A fight over a receipt for chocolate could end up in the Supreme Court. The Eleventh Circuit affirmed a $6.3 million settlement between Godiva Chocolatier, Inc. and a class of plaintiffs who alleged that Godiva violated the Fair and Accurate Credit Transactions Act by printing too many digits of the plaintiffs’ credit cards on their receipts. In holding that the class representative, Dr. David Muransky, had standing to bring a FACTA claim, the Eleventh Circuit split with other circuits, teeing the issue up for the Supreme Court.
Background
Dr. Muransky made a purchase at a Godiva store and noticed that his receipt showed the first six and last four digits of his credit card number. Per FACTA’s “truncation requirement,” merchants cannot print “more than the last 5 digits of the card number . . . upon any receipt provided to the cardholder.” 15 U.S.C. § 1681c(g)(1). Dr. Muransky brought FACTA claims on behalf of himself and a class of plaintiffs, resulting in a $6.3 million settlement. One of the class members, Eric Isaacson, objected to the settlement by arguing, inter alia, that Dr. Muransky lacked Article III standing to bring a FACTA claim. The Court overruled Isaacson’s objections, and he appealed.
FACTA Standing
In Spokeo, Inc. v. Robins, 136 S. Ct. 1540 (2016), the Supreme Court held that “Article III standing requires a concrete injury even in the context of a statutory violation.” The Supreme Court explained that a “risk of real harm” might satisfy the requirement, but that not all statutory violations “cause harm or present any material risk of harm.” Id. at 1549–50. Since Spokeo, the Second, Third, Seventh, and Ninth circuits—as well as several district courts—have dismissed FACTA claims for a lack of standing.

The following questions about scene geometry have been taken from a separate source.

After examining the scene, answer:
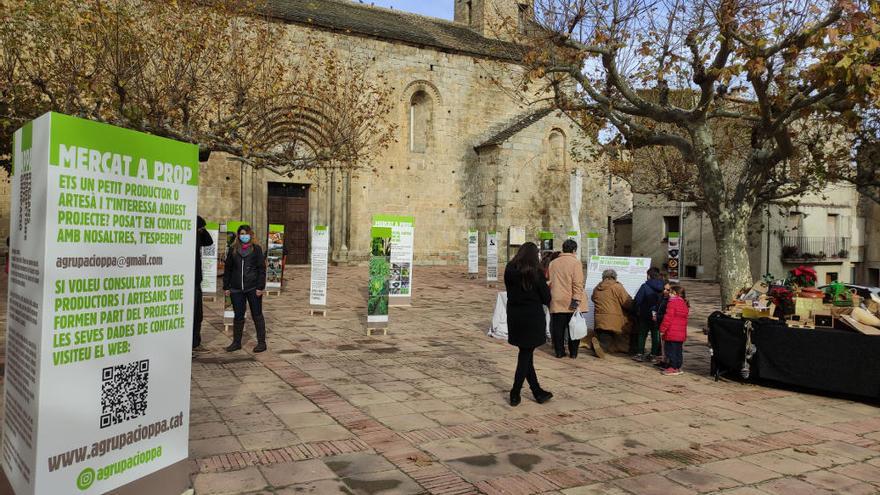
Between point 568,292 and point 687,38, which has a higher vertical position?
point 687,38

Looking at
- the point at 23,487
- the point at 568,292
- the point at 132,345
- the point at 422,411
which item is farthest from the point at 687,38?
the point at 23,487

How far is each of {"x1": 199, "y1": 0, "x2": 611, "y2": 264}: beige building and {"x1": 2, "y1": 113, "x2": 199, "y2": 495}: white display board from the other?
20.9m

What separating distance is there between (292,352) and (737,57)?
7715mm

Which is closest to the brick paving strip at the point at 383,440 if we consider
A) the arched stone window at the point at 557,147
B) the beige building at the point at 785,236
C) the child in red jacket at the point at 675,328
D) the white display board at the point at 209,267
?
the child in red jacket at the point at 675,328

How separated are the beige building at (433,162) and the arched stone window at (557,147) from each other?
1.9 inches

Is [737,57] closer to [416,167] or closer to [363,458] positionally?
[363,458]

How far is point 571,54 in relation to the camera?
1154 centimetres

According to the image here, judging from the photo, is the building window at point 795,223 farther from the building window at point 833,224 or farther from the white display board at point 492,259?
the white display board at point 492,259

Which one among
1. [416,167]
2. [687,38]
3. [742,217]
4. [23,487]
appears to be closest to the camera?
[23,487]

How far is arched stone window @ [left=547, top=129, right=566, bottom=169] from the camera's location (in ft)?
96.3

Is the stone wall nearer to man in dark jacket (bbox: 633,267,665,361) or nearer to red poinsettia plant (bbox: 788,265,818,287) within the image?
man in dark jacket (bbox: 633,267,665,361)

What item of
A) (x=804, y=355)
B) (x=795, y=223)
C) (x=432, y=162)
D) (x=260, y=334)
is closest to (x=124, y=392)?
(x=260, y=334)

In Katz v. Donna Karan Co., L.L.C., 872 F.3d 114 (2d Cir. 2017), the Second Circuit held that printing the first six digits of a credit card number does not pose a risk of harm sufficient to confer standing. 872 F.3d at 120–21. As the Second Circuit explained, those digits simply “identify the institution that issued the card,” and “FACTA does not prohibit printing the issuer identity on a receipt.” Thus, although the printing of the digits themselves may be a technical violation of FACTA, the statute otherwise allows that same information to be printed on the receipt.
The Third Circuit reached the same conclusion in Kamal v. J. Crew Group, Inc., 918 F.3d 102 (3d Cir. 2019). Similar to Dr. Muransky, the plaintiff in Kamal alleged that his receipt violated FACTA by showing the first six digits of his credit card number. The Third Circuit held that the plaintiff did not show a concrete risk of harm absent an allegation that a third person ever saw the receipt at issue. Like Katz, the Kamal Court also held that the plaintiff failed to allege that “the receipt included enough information to likely enable identity theft.”

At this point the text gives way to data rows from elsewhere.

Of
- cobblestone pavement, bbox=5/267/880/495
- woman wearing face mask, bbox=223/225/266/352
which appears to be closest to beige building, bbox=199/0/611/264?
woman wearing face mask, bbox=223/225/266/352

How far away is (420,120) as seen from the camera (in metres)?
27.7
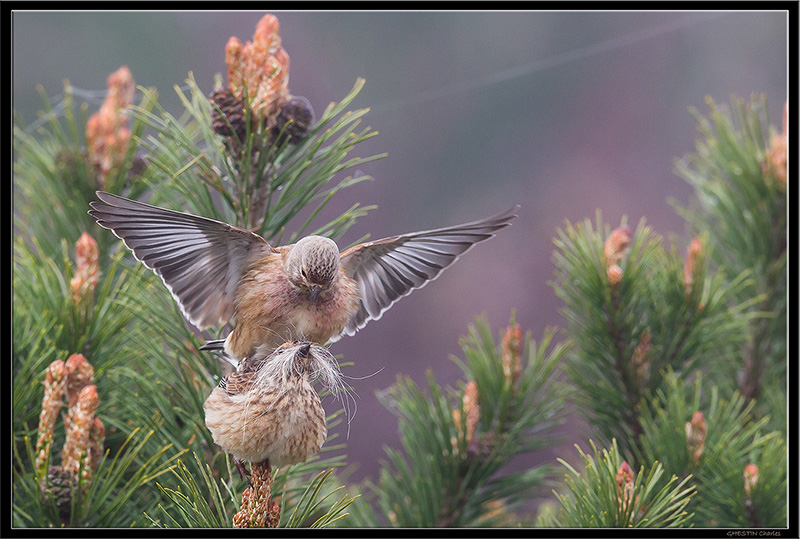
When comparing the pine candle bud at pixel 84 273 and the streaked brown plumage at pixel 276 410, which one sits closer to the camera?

Now, the Eleventh Circuit stands alone in holding that a plaintiff has standing to bring a FACTA claim by simply alleging a procedural violation and a “heightened risk of identity theft.” Relying on pre-Spokeo precedent, the Eleventh Circuit held that the “risk [of harm] need be no more than an ‘identifiable trifle’ to be concrete” within the meaning of Spokeo.
Troutman Sanders will continue to monitor this developing circuit split.